All of which is not to say that there is a magic button in place now or even around the corner. These projects are very much work in progress. Adding to the methodological complexities and logistical difficulties (increasingly including issues of viewability and ‘Bot’ fraud) are the operational challenges of working with multiple bodies, stakeholders and partners with their various expectations and interests. Costs are a major challenge - especially when there's often not enough clarity in the first place about the demand.
Given these challenges and complexities, turnaround into usable planning software is bound to lag the rapid evolution of media consumption. That should not, however, prevent planners from applying the understanding of these measurement issues to creatively think out of the box vis-à-vis the available data and develop their own back-of-the-envelope planning guidelines.
In the MENA region,for example, one needs to go beyond E-GRPs, which is relatively simple, and into calibration against TV GRPs, wherein suboptimal measurement differences add significant complexity. As it stands, it's an apples-to- oranges comparison : 'actual’ online video ad views captured in real time versus sample-extrapolated, next-day telephone interviews (CATI)-based views on TV. The latter relies on the respondent’s memory recall down to 15 minutes on the previous day and does not capture commercial break ad views.
An apples-to-apples calibration could work via estimating the ‘accuracy losses’ involved between the two systems via comparable differences versus electronically measured TV systems such as Peoplemeters which capture ad viewership. While such a system is only indicative at best, it can nonetheless provide useful guidelines for video budget allocation between online and offline channels rather than have this decided more arbitrarily.
Returning to the starting point of this piece in conclusion, big data in media audience research in the strictest N=All sense is limited mainly to online campaign analytics data wherein all of the exposures are captured. The rest needs to be qualified to N=Nearly All. Either because most census big data is actually proprietary (e.g. server data of websites) or is difficult to extract (e.g., all STB data across all operators in a specific market) or is non representative of the total market (e.g. IPTV STB data in the MENA market) or any combination of these, all of the data points are simply not available. What census big data does is to add on to panel sample data to give it more depth and breadth.

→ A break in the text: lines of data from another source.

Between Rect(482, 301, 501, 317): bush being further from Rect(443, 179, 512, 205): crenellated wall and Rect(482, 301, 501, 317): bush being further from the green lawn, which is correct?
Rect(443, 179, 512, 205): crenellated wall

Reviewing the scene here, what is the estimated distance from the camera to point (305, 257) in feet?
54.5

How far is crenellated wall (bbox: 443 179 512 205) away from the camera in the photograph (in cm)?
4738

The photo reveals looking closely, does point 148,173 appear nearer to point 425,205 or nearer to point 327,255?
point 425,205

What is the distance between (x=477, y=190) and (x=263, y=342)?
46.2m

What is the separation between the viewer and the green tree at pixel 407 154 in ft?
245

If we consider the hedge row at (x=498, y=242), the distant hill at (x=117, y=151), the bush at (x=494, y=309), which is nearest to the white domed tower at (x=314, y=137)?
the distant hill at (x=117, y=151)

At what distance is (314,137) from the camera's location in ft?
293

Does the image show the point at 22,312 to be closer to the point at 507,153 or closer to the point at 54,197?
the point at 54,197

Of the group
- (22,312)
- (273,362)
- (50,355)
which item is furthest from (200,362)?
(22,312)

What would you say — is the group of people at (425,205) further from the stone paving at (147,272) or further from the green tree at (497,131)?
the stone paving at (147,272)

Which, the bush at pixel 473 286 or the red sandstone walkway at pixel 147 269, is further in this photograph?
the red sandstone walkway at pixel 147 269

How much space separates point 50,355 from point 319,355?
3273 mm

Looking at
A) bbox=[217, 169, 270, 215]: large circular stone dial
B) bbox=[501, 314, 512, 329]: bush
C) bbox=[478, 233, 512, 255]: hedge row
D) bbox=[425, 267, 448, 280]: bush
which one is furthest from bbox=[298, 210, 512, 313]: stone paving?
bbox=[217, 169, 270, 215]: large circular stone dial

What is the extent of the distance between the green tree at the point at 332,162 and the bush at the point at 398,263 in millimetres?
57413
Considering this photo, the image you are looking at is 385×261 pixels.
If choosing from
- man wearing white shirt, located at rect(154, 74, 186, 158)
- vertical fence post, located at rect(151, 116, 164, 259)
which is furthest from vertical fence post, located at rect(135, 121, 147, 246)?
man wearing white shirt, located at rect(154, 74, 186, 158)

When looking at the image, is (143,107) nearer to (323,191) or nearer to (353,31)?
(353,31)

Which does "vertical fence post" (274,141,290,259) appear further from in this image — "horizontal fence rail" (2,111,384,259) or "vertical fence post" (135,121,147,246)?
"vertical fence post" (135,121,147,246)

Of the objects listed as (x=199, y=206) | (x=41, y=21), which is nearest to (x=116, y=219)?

In other words, be it with the largest formal systems being developed at an industry level or the smallest in-house calibration projects, the alleged death of sampling in the big data era simply does not hold up to the reality of media audience measurement. Sampling quality affects not only the offline media it directly measures but also the comparative relative value - and therefore budget share- of the online media it shares the pie with. Hence there's a real need to ensure that the old fashioned checks are in place, that samples are robust, random and representative and that the analyses are rigorous. This is particularly true for markets where those checks were much less in focus to begin with. The big data era, far from making it redundant, accords an arguably greater importance than ever before to ‘small data’.
Welcome to the Medium Data world of audience research!